Annapolis, Maryland Police Chief Edward Jackson agreed with Booker, saying: “Around the country, people — including police — are realizing that there is nothing inherently violent about selling, possessing, or using cannabis; prohibition is what fuels violence and crime, not cannabis,”
“All these impacts of cannabis prohibition have fallen particularly hard on communities of color because cannabis laws are only enforced in certain neighborhoods,” he said.
The Need For SAFE Banking Act Is Clear
During the hearing, another bill, which many industry experts believe has the most chances of reaching President Joe Biden’s desk, the Secure and Fair Enforcement, or SAFE, Banking Act was also discussed.
So far, the SAFE Banking Act has managed to pass the U.S. House six times in the last three years, and lately, Senate has been under a lot of pressure to approve it.

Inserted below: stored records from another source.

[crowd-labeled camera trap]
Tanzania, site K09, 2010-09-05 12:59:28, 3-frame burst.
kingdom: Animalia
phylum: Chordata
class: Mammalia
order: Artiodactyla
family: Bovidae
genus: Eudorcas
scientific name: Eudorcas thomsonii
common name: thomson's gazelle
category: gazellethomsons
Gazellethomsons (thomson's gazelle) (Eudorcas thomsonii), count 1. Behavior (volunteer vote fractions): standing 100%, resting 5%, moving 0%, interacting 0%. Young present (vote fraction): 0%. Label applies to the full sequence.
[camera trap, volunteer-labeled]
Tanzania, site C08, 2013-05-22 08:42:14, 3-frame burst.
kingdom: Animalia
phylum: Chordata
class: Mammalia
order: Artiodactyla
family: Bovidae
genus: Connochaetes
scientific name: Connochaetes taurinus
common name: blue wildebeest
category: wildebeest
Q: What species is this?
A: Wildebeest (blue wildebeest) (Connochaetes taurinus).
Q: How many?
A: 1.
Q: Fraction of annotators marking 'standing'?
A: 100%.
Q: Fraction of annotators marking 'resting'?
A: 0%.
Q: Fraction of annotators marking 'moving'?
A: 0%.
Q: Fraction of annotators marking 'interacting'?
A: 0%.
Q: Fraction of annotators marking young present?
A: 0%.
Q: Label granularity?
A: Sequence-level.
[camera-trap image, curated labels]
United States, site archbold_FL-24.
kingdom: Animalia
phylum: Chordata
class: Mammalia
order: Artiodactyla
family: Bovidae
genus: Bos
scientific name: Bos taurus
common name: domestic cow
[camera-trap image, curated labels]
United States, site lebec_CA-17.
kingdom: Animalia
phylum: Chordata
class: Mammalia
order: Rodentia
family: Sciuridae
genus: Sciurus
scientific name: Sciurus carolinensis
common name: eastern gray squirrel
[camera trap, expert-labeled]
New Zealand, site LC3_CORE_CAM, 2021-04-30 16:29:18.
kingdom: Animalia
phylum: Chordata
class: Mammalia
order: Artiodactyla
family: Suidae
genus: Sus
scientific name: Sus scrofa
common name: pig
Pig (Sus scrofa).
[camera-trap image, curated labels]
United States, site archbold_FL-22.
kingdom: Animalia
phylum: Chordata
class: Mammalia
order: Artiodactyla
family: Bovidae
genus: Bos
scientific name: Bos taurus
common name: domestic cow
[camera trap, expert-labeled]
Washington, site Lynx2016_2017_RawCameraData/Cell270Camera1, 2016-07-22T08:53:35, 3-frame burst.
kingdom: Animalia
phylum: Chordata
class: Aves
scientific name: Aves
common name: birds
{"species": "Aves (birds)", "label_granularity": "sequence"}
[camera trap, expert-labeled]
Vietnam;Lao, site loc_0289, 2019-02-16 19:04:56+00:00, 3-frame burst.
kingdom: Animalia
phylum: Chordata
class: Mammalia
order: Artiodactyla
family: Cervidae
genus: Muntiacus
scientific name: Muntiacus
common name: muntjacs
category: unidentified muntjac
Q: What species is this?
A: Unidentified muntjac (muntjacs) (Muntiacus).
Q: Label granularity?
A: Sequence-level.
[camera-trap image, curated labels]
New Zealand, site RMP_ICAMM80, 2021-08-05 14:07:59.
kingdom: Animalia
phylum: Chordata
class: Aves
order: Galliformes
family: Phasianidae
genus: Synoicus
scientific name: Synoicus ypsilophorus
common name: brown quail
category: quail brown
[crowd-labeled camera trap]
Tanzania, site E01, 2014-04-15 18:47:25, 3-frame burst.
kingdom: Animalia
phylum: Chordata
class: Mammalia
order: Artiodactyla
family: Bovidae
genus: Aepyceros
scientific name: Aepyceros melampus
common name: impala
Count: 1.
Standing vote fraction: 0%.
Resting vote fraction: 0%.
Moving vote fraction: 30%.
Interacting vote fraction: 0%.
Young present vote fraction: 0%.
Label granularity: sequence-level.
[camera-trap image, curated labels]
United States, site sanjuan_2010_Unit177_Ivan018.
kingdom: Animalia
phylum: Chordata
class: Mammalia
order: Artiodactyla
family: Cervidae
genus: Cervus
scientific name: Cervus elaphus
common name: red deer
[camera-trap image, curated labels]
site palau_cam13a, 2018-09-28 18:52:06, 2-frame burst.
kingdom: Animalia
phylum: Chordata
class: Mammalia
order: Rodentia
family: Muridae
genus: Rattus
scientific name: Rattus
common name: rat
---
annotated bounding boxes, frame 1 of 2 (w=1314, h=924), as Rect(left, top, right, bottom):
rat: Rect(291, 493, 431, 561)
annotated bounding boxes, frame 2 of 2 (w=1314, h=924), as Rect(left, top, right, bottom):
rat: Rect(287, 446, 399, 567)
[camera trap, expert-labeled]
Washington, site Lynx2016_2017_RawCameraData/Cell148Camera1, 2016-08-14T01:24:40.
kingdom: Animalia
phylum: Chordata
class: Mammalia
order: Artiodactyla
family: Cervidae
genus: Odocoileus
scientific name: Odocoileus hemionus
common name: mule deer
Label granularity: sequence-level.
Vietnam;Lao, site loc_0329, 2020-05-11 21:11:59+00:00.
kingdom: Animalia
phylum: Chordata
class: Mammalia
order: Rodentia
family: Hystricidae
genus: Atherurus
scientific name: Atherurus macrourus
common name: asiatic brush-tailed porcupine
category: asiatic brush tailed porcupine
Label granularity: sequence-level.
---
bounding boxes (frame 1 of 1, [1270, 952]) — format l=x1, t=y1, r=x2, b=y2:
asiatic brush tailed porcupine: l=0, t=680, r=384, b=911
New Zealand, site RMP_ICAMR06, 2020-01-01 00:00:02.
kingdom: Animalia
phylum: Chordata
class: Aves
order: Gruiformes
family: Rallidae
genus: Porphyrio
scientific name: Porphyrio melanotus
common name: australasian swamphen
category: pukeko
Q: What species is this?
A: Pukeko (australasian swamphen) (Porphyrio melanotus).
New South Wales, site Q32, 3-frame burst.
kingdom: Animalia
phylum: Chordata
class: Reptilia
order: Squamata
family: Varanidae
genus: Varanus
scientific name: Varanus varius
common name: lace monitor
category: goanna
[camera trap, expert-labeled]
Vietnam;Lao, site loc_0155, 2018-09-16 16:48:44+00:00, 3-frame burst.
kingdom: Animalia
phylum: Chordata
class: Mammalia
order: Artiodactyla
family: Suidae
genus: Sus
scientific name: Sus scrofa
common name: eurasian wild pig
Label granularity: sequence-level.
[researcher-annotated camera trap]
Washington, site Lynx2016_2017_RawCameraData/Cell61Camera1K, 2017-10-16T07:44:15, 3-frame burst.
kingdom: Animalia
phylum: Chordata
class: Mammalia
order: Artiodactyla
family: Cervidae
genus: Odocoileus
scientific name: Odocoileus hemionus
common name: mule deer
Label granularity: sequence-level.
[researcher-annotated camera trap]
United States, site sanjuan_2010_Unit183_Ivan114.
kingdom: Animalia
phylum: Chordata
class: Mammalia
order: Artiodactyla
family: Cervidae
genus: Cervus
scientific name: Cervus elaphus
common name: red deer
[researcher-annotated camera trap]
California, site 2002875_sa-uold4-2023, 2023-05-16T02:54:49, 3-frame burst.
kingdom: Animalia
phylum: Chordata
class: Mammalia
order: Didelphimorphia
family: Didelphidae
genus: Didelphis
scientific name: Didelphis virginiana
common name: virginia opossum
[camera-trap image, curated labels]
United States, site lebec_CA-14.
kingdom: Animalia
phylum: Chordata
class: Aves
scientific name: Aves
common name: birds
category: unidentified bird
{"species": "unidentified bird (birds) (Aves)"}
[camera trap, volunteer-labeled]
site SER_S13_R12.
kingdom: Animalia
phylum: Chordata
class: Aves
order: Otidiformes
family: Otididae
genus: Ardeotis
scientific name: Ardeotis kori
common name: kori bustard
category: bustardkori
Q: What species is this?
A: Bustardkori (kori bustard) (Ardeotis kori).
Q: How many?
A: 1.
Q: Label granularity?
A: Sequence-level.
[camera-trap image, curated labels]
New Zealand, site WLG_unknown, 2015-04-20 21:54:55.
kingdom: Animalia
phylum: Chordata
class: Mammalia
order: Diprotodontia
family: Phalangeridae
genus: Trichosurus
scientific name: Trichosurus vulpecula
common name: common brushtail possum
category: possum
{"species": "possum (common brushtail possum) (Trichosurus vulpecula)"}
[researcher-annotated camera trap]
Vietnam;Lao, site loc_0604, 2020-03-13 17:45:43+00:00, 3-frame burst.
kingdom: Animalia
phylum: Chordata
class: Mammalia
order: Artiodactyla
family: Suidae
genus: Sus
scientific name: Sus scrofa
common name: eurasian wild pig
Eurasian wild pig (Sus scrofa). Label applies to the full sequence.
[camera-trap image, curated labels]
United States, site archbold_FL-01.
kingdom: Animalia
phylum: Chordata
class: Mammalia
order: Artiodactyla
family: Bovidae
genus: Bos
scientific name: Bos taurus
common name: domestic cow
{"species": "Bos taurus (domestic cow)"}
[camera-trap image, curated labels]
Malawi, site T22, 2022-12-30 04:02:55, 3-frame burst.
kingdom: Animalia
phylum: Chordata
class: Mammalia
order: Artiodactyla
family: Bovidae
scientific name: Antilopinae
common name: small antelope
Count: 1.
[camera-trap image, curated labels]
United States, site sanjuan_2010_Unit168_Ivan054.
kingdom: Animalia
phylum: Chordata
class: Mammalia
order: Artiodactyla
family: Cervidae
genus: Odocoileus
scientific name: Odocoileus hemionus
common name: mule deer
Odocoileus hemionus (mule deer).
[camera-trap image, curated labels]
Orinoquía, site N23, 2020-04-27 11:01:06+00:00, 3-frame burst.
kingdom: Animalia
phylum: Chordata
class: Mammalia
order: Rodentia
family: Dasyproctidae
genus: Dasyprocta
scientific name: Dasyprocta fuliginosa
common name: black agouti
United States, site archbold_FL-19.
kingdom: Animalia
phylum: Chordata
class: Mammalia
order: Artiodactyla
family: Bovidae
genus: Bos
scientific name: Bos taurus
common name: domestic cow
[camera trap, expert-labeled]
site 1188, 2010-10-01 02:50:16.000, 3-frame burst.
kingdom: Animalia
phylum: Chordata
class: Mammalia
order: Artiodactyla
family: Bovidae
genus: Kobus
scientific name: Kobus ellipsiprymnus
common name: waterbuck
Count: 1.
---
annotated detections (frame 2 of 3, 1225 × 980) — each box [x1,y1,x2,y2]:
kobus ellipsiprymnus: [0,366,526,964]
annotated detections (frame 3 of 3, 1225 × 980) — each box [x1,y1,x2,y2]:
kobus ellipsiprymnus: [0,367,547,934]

A hearing on this act is scheduled on Capitol Hill on Wednesday, featuring the congressional supporters and people from the industry who are at risk of robberies because operating mainly in cash. Among those who will speak is Dennis Brown, who lost his son in March during a robbery at the dispensary he worked for.
While Booker is against the passage of the SAFE Banking Act on its own, because of fear of not handling restorative justice after that, Burnett confirmed during the hearing that “the need for legislation like the SAFE Banking Act is clear.”
After the hearing, Booker told NJ Advance Media that he was discussing with other lawmakers legislation that contains both SAFE Banking and restorative justice.
“I’ve always understood the urgency of SAFE Banking, but strategically I want folks to know that if we just do SAFE Banking we may never see restorative justice things, at least not in the short term,” Booker said. “The ability to get SAFE Banking, combined with restorative justice principles, is to me an achievable effort.”